Sunday, October 07, 2001

Politics of Power

QUEENSLAND Premier Peter Beattie has made the astonishing suggestion that he will turn national competition policy into an election issue if he can't continue subsidising rural electricity prices.  The subsidy is paid by city dwellers in higher electricity bills.

Beattie said:  "National competition policy reforms have hit rural and regional Queensland hard in recent years and Cabinet decided we had to draw a line in the sand".  His assault doubtless tugs at some populist strings and closes the gap between himself and economic irrationalists like Bob Katter.  But it is absurd to say that the policies have hit at rural Australia.

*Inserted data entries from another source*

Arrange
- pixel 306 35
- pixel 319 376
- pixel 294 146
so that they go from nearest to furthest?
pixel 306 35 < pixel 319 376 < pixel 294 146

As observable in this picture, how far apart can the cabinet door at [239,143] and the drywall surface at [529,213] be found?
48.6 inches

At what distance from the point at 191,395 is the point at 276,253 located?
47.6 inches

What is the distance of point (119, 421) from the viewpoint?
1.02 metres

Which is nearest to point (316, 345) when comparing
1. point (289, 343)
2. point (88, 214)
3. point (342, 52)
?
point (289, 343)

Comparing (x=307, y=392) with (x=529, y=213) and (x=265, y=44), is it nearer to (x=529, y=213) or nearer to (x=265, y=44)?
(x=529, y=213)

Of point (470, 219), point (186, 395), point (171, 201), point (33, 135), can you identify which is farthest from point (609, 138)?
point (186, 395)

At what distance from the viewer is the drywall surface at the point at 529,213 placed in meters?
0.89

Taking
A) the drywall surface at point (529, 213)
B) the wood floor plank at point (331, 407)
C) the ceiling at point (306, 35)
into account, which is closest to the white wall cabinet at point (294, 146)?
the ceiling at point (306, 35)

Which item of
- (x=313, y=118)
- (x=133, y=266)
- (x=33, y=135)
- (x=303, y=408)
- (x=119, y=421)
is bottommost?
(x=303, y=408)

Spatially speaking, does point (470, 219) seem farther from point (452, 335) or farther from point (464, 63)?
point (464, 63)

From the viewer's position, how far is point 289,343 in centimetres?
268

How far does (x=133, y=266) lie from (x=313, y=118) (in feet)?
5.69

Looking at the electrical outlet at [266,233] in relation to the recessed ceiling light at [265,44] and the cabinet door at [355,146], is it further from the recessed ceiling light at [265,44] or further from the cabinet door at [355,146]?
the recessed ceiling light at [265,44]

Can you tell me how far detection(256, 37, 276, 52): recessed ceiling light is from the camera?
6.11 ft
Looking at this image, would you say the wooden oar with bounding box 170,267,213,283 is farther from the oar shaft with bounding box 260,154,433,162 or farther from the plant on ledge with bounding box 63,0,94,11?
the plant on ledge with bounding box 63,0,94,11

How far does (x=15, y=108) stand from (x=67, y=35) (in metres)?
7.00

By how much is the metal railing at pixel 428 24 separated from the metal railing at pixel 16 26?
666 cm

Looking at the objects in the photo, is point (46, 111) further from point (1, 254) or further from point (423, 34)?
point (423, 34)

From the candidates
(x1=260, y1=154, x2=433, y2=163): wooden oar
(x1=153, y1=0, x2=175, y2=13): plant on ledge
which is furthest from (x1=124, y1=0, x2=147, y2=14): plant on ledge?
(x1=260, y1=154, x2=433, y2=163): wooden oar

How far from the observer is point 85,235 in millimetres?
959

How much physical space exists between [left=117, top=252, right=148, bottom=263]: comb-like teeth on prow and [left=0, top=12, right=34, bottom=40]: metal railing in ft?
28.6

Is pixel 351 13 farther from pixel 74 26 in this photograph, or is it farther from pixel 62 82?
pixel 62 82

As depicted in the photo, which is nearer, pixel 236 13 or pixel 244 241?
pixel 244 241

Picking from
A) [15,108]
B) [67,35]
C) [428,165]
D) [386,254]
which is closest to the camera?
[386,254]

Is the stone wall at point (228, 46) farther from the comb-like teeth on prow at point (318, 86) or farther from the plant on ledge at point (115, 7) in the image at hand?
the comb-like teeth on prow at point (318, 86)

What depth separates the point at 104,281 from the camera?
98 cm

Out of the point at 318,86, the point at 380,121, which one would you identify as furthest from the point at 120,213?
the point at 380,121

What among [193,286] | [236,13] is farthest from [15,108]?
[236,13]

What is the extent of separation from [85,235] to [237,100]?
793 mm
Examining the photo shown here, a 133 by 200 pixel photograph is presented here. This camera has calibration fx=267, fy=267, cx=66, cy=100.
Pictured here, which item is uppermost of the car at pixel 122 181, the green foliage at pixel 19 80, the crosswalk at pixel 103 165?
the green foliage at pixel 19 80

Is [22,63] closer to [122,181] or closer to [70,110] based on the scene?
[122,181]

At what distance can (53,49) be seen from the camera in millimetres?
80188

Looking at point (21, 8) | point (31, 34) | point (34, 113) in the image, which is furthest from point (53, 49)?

National competition policy has formally been in place for only six years but governments had already begun to open up the economy to increased competition.  These moves have lifted national productivity and seen the economy develop greater flexibility.  This has brought more resilience to workplaces and allowed them to adapt to sudden changes in demand.  The policy has served us particularly well given the world economic turbulence of the past five years.  It has allowed the economy to ride through the Asian economic crisis without suffering.

Greater efficiency throughout Australia as a result of competition reforms leaves our economy well placed to minimise damage from the current world economic downturn.  The lift in productivity means Australians on average are now some 10 per cent better off then we would have been.

Nor are these gains confined to urban areas.  In fact, the Productivity Commission has found that 32 out of 50 rural areas grew faster than the national average.  This strength in rural areas is a sharp break with the past.  It is in contrast with the period of the 1980s which saw a decline in rural areas.

Some of the Queensland Government's detractors could present its proposal to prevent retail competition for the household consumer as a self-interested strategy.  This is because stymieing full retail electricity competition would bring a windfall gain to the state Treasury.  By preventing consumer choice of electricity retailer, average prices to households are held higher to the benefit of the state-owned suppliers.  This in turn means higher profits can bc funnelled to the Treasury.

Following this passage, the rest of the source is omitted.